WHAT THE TASK ASKS: With the material below, print exactly the lines between the line holding "[camera-trap image, curated labels]" and the line holding "common name: domestic cow", inclusive. Add nothing else.

INFORMATION SUPPLIED:
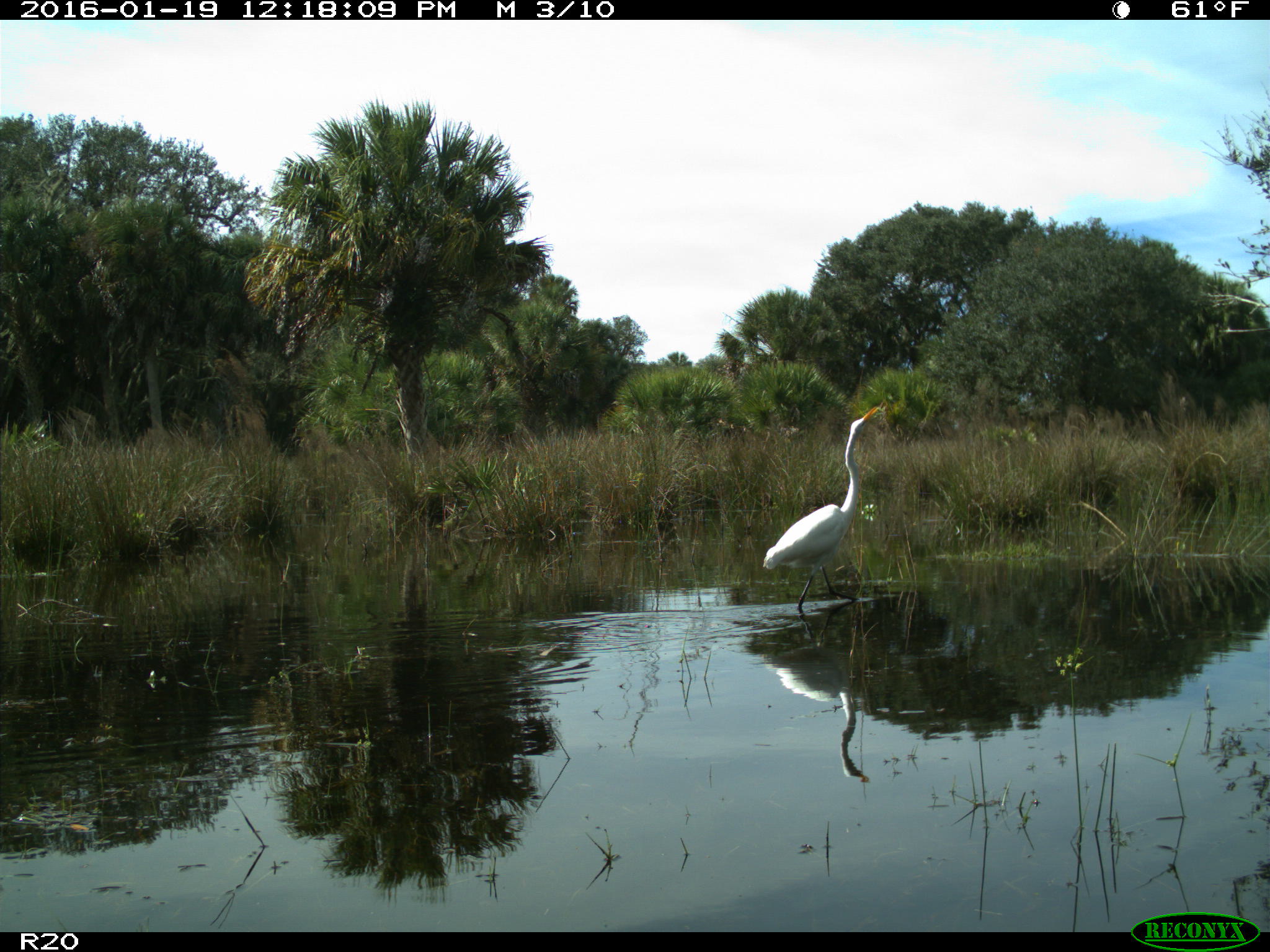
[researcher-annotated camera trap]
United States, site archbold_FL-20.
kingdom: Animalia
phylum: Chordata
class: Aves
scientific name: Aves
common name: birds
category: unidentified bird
--
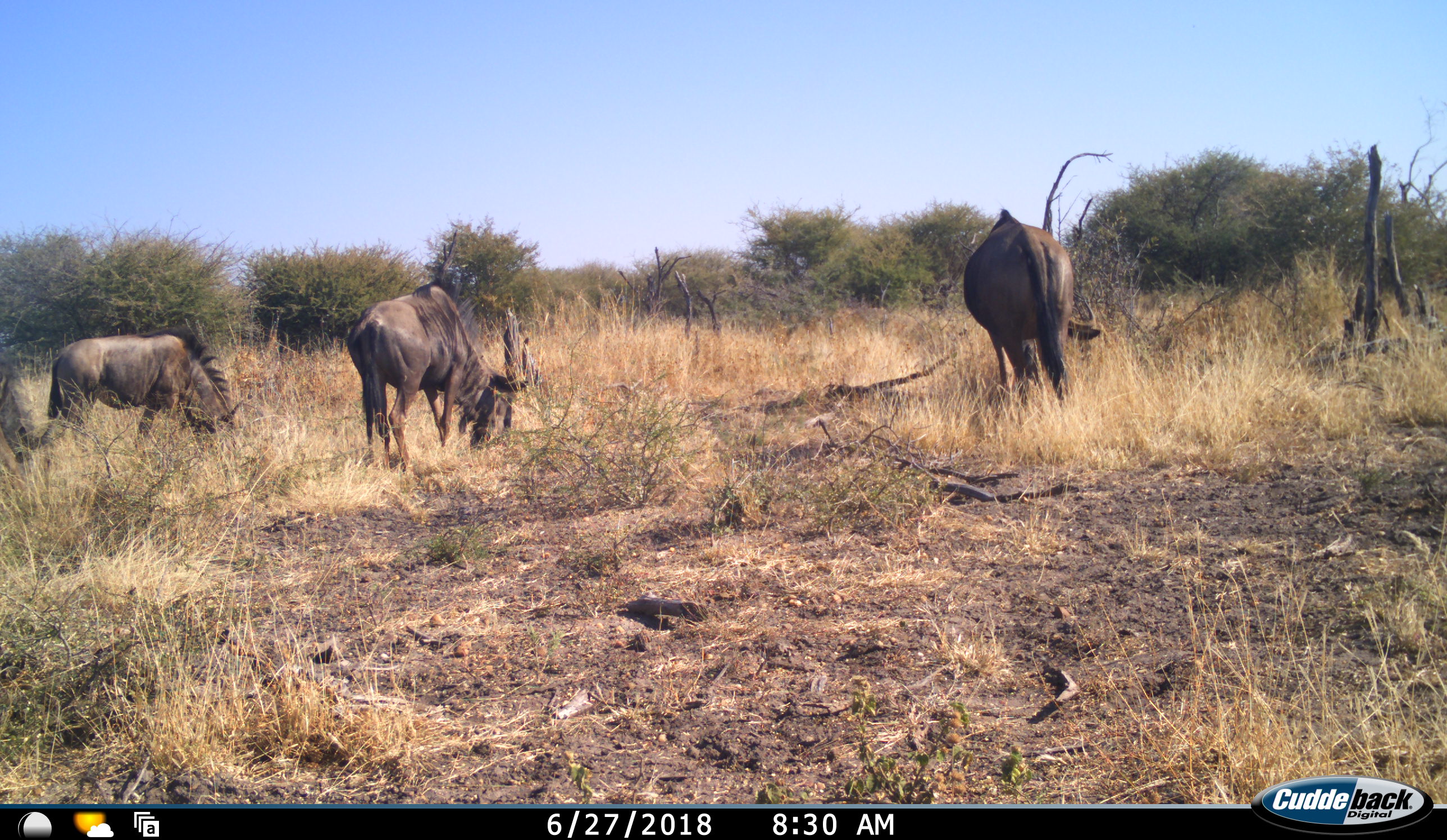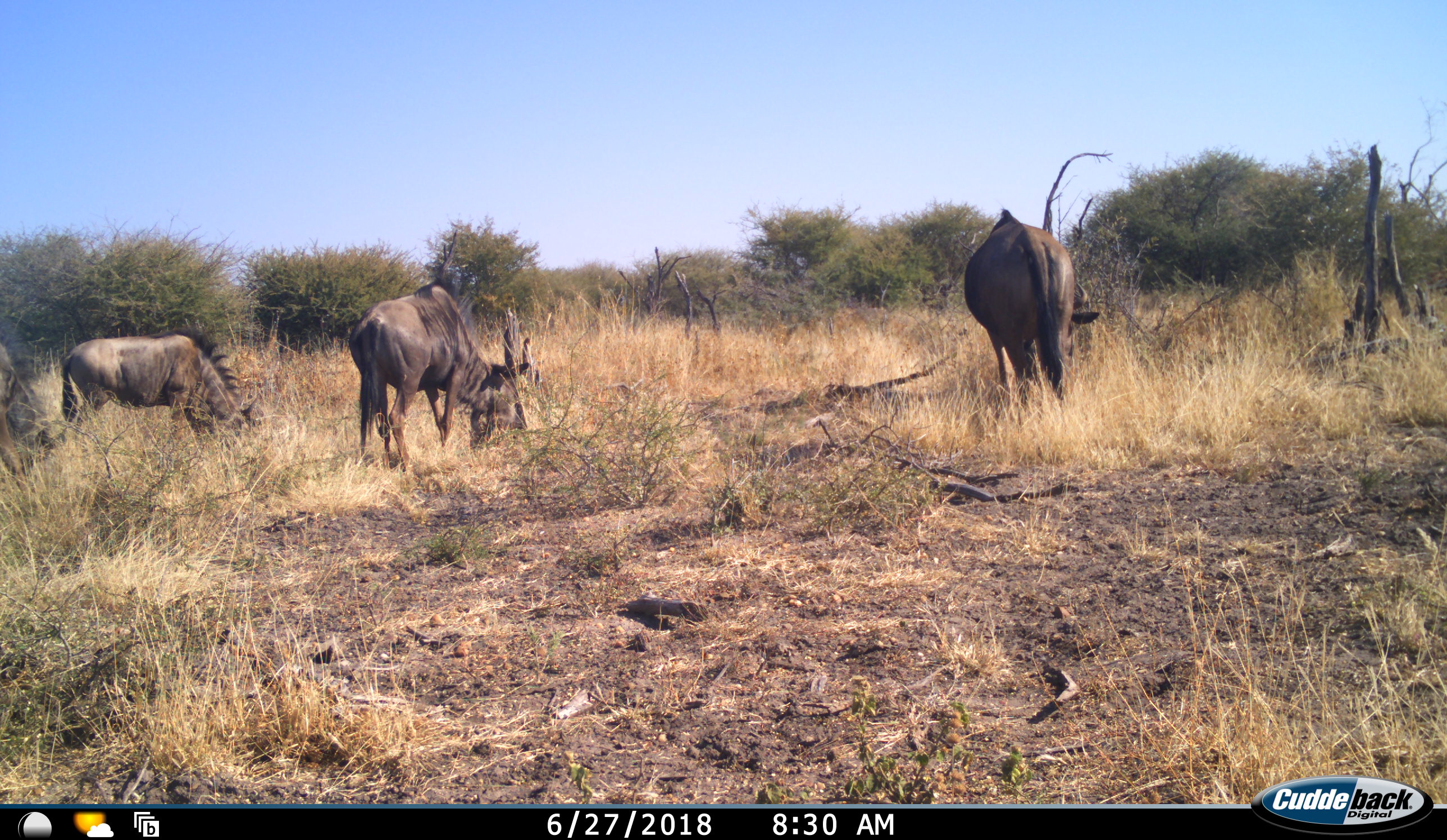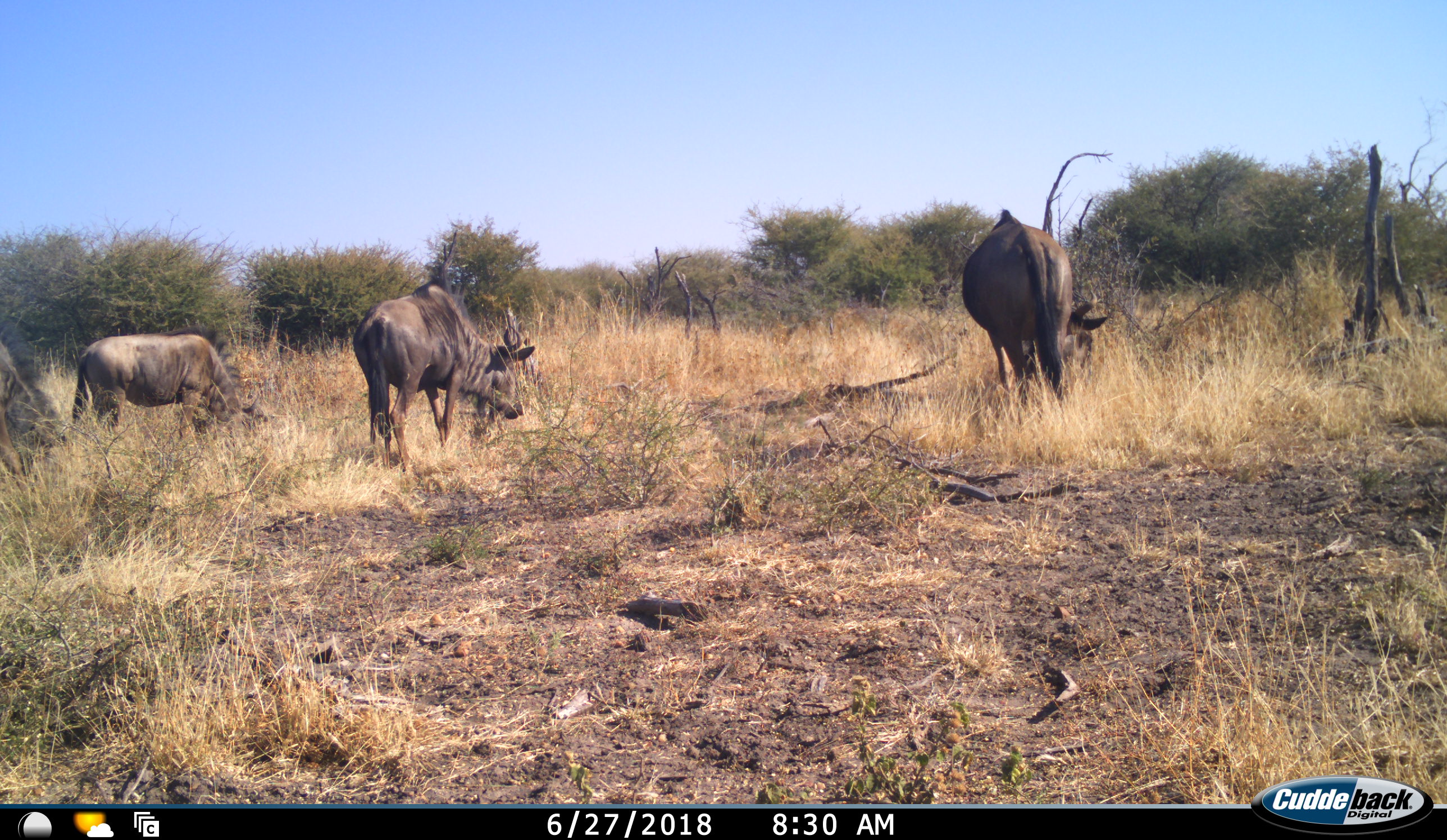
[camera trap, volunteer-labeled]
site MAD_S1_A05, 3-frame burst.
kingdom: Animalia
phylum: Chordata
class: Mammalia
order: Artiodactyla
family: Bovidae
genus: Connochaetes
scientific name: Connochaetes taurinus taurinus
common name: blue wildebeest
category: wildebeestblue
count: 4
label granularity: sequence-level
* * *
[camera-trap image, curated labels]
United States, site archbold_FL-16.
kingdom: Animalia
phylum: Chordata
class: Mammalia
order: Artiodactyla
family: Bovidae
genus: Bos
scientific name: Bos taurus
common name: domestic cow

YOUR SOLUTION:
[camera-trap image, curated labels]
United States, site archbold_FL-16.
kingdom: Animalia
phylum: Chordata
class: Mammalia
order: Artiodactyla
family: Bovidae
genus: Bos
scientific name: Bos taurus
common name: domestic cow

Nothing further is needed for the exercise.